Le poison du nationalisme
C'est dans ce contexte que va se tenir le scrutin du 19 décembre où, avant la guerre, tous les pronostics donnaient les candidats du Kremlin battus à plate couture. La presse et les blocs électoraux de l'opposition officielle se taisent, eux qui avaient escompté capitaliser la haine de la population contre le pouvoir en révélant ses turpitudes et les énormes détournements de fonds dans lesquels s'est enrichi le clan eltsinien. En menant une " campagne militaro-électorale ", comme titrait l'hebdomadaire Moskovskie Novosti, celui-ci a rallié les autres clans de la bureaucratie et leur a coupé l'herbe sous le pied.
Cela lui sauvera-t-il la mise dans la perspective de la présidentielle de juin si, après le départ d'Eltsine, il réussit à maintenir un homme à lui au Kremlin ? Mais même si l'opposition réobtenait la majorité à la Douma en décembre, et même si un représentant d'un autre clan dirigeant finissait par l'emporter en juin, la population russe, pour ne rien dire de celle de Tchétchénie, n'a pas fini de faire les frais de la situation actuelle.
Car si cette guerre montre une chose, c'est bien que tous les partis de la bureaucratie se valent : ils ont beau se battre pour le pouvoir et les avantages qu'il confère, ils ne conçoivent ce pouvoir qu'exercé contre les peuples, y compris ce peuple russe qu'ils invoquent à tout propos.

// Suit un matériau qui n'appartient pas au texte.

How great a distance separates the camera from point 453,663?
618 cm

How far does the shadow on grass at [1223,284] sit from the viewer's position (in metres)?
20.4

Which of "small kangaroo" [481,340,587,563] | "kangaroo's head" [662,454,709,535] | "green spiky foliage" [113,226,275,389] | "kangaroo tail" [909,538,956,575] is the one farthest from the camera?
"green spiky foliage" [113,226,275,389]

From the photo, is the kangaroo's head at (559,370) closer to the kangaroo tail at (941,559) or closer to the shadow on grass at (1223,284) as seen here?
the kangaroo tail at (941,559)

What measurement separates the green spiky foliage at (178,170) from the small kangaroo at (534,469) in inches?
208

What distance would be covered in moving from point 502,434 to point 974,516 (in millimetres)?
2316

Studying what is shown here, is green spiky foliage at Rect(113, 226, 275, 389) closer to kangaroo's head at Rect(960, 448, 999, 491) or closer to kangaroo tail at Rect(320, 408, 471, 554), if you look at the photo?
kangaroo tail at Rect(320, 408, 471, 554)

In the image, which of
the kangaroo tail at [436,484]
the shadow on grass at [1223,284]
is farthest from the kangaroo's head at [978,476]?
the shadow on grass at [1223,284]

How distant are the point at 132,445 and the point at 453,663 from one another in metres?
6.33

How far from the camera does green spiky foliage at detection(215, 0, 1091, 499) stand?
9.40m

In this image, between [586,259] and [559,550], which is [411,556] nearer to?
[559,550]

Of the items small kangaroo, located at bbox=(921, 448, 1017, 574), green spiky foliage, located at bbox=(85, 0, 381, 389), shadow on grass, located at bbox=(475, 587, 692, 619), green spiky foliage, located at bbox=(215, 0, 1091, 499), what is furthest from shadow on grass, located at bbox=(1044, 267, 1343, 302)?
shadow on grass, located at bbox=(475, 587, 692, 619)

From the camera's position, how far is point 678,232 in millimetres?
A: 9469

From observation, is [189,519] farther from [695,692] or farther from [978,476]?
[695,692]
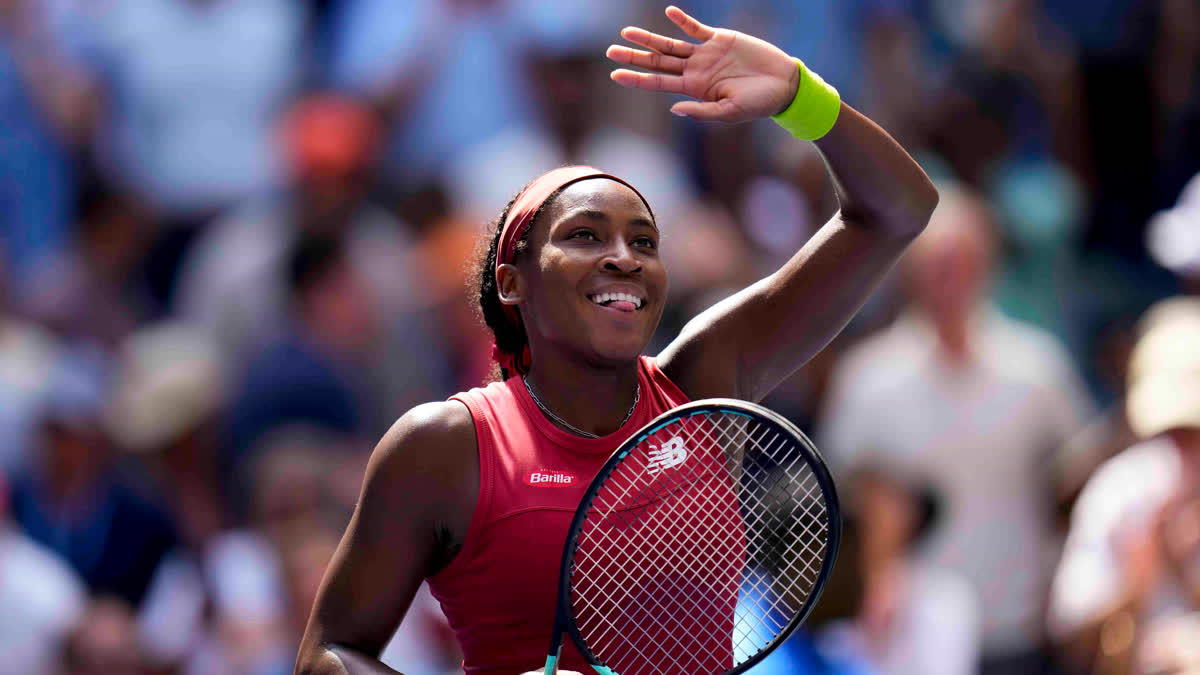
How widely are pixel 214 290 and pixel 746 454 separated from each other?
4115mm

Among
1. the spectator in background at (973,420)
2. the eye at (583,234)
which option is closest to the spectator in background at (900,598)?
the spectator in background at (973,420)

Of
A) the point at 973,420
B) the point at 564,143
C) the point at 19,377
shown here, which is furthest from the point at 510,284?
the point at 19,377

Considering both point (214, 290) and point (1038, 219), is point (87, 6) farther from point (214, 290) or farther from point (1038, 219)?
point (1038, 219)

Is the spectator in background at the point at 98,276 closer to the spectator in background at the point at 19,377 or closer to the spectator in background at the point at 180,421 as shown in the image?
the spectator in background at the point at 19,377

C'est la population tout entière qui risque d'être la grande perdante de leur " campagne ". Elle va en payer le coût, d'abord financier car le pays est ruiné, mais aussi politique et humain. Car si la " Famille " (le clan eltsinien) voit dans cette guerre une planche de salut pour elle-même, c'est toute la bureaucratie qui y trouve son compte, en ce sens qu'elle détourne l'attention de la population, et d'abord de la classe ouvrière, des véritables responsables de son appauvrissement, les bureaucrates qui pillent le pays.
Et puis, la guerre de la bureaucratie menace d'infecter toute la vie sociale en y répandant le virus du " patriotisme (qui) doit être l'armature de notre nouvelle idéologie ", comme dit Poutine. Dans les régions peuplées de Russes, mais aussi dans celles non russes de la Fédération, où le désespoir de ceux qui ont tout perdu et la haine pour un régime de massacreurs seront les meilleurs agents recruteurs des forces les plus réactionnaires, intégristes et nationalistes de tout poil.